En Guyane, l’aborigène veut des avantages non-stop

Tout cela s’explique si l’on creuse un peu plus profond ce qui se trouve sous cette revendication des « peuples premiers » : c’est en fait une façon de revendiquer et de montrer du doigt les « crimes » des Européens, des Blancs, des colonisateurs. C’est manifeste aux Etats-Unis avec la dénonciation des « massacres » perpétrés par l’armée américaine, et au Canada, avec le prétendu « génocide » subi par les nations autochtones dans les pensionnats catholiques. Le cas de la Guyane française le confirme avec éclat. La République française ne reconnaît que des citoyens, mais a cependant concédé depuis 2017 un statut particulier aux Indiens de Guyane, qui sont moins de quinze mille et jouissent de l’usufruit de près de 9 % du territoire guyanais (760.000 hectares), ce qui leur donne à peu près 50 fois plus d’espace qu’un citoyen métropolitain. Mais la fédération des Amérindiens de Guyane, fondée en 1984, ne trouve pas cela suffisant.
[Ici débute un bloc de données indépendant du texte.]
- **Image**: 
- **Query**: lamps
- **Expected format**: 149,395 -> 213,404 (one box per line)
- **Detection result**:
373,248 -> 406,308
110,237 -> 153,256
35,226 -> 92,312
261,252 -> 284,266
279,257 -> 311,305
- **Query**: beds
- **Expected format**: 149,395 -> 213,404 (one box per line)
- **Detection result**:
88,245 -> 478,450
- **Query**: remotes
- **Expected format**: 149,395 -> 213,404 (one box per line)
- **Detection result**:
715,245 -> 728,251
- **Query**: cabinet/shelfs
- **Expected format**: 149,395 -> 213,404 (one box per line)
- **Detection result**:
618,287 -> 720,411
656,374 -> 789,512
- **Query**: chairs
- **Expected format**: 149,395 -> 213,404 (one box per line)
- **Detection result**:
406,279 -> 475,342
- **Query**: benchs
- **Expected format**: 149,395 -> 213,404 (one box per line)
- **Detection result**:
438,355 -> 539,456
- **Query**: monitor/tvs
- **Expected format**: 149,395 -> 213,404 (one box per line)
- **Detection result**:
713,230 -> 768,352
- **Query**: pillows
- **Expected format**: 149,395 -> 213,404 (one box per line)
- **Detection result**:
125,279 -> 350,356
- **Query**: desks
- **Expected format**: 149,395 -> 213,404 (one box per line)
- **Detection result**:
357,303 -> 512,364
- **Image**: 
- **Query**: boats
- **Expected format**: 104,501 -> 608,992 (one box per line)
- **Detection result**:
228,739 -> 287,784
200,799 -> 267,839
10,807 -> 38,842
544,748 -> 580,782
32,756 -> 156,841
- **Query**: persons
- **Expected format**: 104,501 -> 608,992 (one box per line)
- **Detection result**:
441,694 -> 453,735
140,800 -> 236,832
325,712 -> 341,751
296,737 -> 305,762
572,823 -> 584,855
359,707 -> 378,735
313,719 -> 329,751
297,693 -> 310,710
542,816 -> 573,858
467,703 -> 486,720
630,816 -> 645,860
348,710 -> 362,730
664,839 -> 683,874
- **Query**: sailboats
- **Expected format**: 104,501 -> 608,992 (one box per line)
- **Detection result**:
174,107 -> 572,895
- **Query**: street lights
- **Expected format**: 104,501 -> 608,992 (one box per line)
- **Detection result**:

Elle voudrait que soit reconnue « l’autochtonie », le droit prépondérant sur la terre guyanaise des premiers occupants.

 

La révolution et les convergences anticoloniales

Elle s’est plainte à propos des projets d’exploitation massive de l’or, et elle a fait entendre sa voix à la conférence de Rio de 2012, en soulignant le lien qui existe entre son droit de propriété et l’environnement, puisque les peuples premiers sont censés avoir un rapport particulier avec la Terre Mère, ce que François professe aussi dans sa vision amazonienne de l’environnement et de la morale. Le droit des peuples premiers est donc une révolution juridique et politique menée au nom d’une sorte de paganisme universel. Mais les « ethnologues » qui conseillent les autochtones guyanais viennent de la métropole avec des idées révolutionnaires simples : si la notion de premier occupant n’est pas très légale ni socialiste, celle de convergence des luttes est plus correcte. Aussi les peuples de Guyane qui réclament des droits auprès de la France se sont-ils constitués en « grand conseil coutumier des populations amérindiennes et bushinengue » : par ce dernier mot il faut entendre les descendants des Noirs marrons (esclaves échappés) retournés à la forêt : ils ne sont pas arrivés avant les colonisateurs français, mais sont leurs « victimes », comme les Indiens.

 

Un peuple premier ne travaille pas !

Il s’agit d’une instrumentalisation de l’histoire ancienne au profit d’une révolution parisienne et internationale encouragée par l’ONU. Aujourd’hui, ces petites tribus noires vivent très bien du tourisme et d’un artisanat peu fatiguant. De même que les Indiens, ils profitent de la protection de la France contre les bandes surinamaises et l’immigration sauvage venue du Brésil – protection qui s’étend à la forêt guyanaise, bien moins abîmée que la brésilienne, par exemple. Significativement, il y a un peuple qui n’entre pas dans la catégorie des peuples premiers, « amérindiens et bushinengue », ce sont les Hmong installés à Cacao par Giscard d’Estaing pour éviter qu’ils ne soient massacrés par la République populaire du Vietnam : ils travaillent la terre, ils produisent, vivent en paix sans alcoolisme ni criminalité particuliers. Cela n’a rien de révolutionnaire, c’est carrément bourgeois.